Órgão afirmou que a orientação do
presidente merece 'repúdio social e político' e que pode configurar improbidade
administrativa
A Procuradoria Federal dos Direitos do
Cidadão (PFDC), colegiado que funciona no âmbito da Procuradoria-Geral da
República (PGR) , criticou a decisão do presidente Jair Bolsonaro de determinar
a comemoração do golpe que implantou a ditadura militar no Brasil em 31 de
março de 1964.
Em um texto duro, assinado pela
procuradora federal dos Direitos do Cidadão, Deborah Duprat, e por três
procuradores auxiliares, o Ministério Público Federal (MPF) afirma que
"festejar a ditadura é festejar um regime inconstitucional e responsável
por graves crimes de violação aos direitos humanos".
"Essa iniciativa soa como apologia
à prática de atrocidades massivas e, portanto, merece repúdio social e
político, sem prejuízo de repercussões jurídicas", diz a nota pública
divulgada nesta terça-feira.
Bolsonaro, que admira e exalta os
regimes militares da América Latina, determinou que os quartéis comemorem o 31
de março e os 21 anos de ditadura militar no Brasil. Reportagem publicada no
site do GLOBO na tarde desta terça revelou que a determinação terá um efeito
prático nos principais comandos militares.

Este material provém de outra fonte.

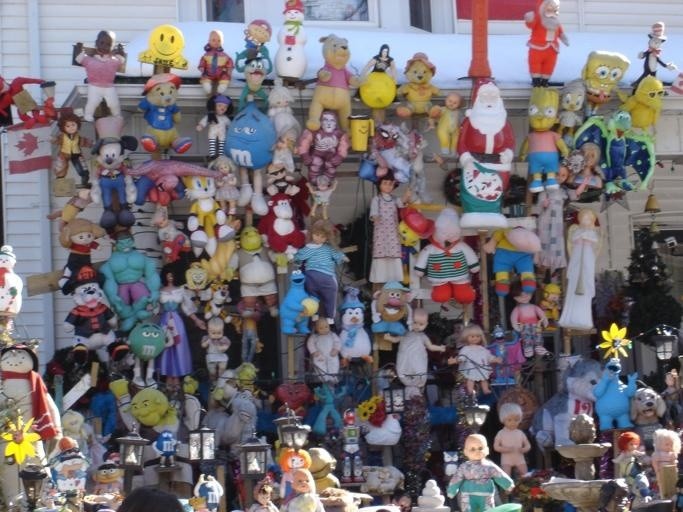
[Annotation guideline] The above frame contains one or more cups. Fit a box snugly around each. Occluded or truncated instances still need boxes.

Uma cerimônia será realizada,
diferentemente do que era feito em anos anteriores. Generais ouvidos pela
reportagem preferem evitar o termo "comemoração", mas falam em
"lembrança de um fato histórico". A cerimônia vai contar com tropas
em forma em quartéis; aviso pelo mestre de cerimônia de que os militares estão
ali para "relembrar um fato histórico ocorrido em março de 64";
execução do Hino Nacional; leitura da chamada ordem do dia, que é um texto
elaborado pelo Ministério da Defesa; e desfile para encerrar o evento. No
Exército, houve quem sugerisse tiros de canhão ao fim da cerimônia, o que
acabou descartado por líderes dos comandos militares, conforme as fontes
ouvidas pela reportagem.
Improbidade
administrativa
A PFDC afirma na nota pública que a
defesa de crimes constitucionais e internacionais – como um golpe militar –
pode se caracterizar um ato de improbidade administrativa. Os procuradores
federais dos Direitos do Cidadão afirmam "confiar" que as Forças
Armadas e "demais autoridades militares e civis" deixarão de celebrar
o golpe militar de 1964 e cumprirão seus "papéis constitucionais" na
defesa do Estado Democrático de Direito. "Seria incompatível com a
celebração de um golpe de Estado e de um regime marcado por gravíssimas
violações aos direitos humanos."
Se a recomendação de Bolsonaro para que
se comemore o golpe tem sentido de "festejar", trata-se de um ato de
"enorme gravidade constitucional", conforme a PFDC. "O golpe de
Estado de 1964, sem nenhuma possibilidade de dúvida ou de revisionismo
histórico, foi um rompimento violento e antidemocrático da ordem
constitucional. Se repetida nos tempos atuais, a conduta das forças militares e
civis que promoveram o golpe seria caracterizada como crime inafiançável e
imprescritível de atentado contra a ordem constitucional e o Estado Democrático
previsto na Constituição."
O colegiado vinculado à PGR lembra que a
Comissão Nacional da Verdade foi instituída por lei e seu relatório final,
concluído no fim de 2014, é a versão oficial do Estado sobre o que aconteceu
nos 21 anos de ditadura militar. "Nenhuma autoridade pública, sem fundamentos
sólidos e transparentes, pode investir contra as conclusões da comissão, dado o
seu caráter oficial", diz a nota da PFDC.
Agentes da ditadura mataram ou fizeram
desaparecer 434 opositores do regime e 8 mil indígenas, como cita a PFDC. Entre
30 mil e 50 mil pessoas foram presas ilicitamente e torturadas, afirma o
colegiado. "Esses crimes bárbaros (execução sumária, desaparecimento
forçado de pessoas, extermínio de povos indígenas, torturas e violações
sexuais) foram perpetrados de modo sistemático e como meio de perseguição
social. Não foram excessos ou abusos cometidos por alguns insubordinados, mas
sim uma política de governo, decidida nos mais altos escalões militares,
inclusive com a participação dos presidentes da República."